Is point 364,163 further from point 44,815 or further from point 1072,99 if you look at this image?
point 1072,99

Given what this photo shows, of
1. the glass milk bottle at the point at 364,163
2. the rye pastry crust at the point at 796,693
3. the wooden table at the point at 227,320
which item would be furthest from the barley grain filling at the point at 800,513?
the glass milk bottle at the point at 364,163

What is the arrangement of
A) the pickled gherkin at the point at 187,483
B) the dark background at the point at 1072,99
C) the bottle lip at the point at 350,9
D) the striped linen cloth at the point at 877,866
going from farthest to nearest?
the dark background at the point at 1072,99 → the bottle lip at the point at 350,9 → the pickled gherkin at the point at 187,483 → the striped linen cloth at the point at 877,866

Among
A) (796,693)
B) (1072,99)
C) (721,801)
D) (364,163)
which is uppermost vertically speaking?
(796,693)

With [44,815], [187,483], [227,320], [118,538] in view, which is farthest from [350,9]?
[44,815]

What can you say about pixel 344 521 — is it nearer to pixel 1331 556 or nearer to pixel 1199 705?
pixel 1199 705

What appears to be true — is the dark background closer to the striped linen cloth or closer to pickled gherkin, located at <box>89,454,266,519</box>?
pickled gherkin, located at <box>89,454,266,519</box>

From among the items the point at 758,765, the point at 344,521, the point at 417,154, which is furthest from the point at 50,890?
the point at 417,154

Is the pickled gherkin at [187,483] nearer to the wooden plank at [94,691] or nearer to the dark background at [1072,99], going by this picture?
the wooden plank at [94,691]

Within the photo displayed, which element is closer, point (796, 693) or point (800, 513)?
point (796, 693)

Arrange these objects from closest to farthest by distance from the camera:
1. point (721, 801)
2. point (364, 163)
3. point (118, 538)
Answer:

### Requirement:
Return the data word for word, starting at the line that contains "From among the" and continuing through the final line of the data, including both of those lines.

### Result of the exercise:
From among the items the point at 758,765, the point at 344,521, the point at 417,154, which is furthest from the point at 50,890?
the point at 417,154

Is the pickled gherkin at [187,483] nearer to the wooden plank at [94,691] or nearer to the dark background at [1072,99], going by this picture?
the wooden plank at [94,691]

Within the photo displayed, which element is closer, point (796, 693) or point (800, 513)?
point (796, 693)

Arrange these objects from closest to farthest by distance from the camera:
1. point (721, 801)
2. point (364, 163)
3. point (118, 538)
Answer:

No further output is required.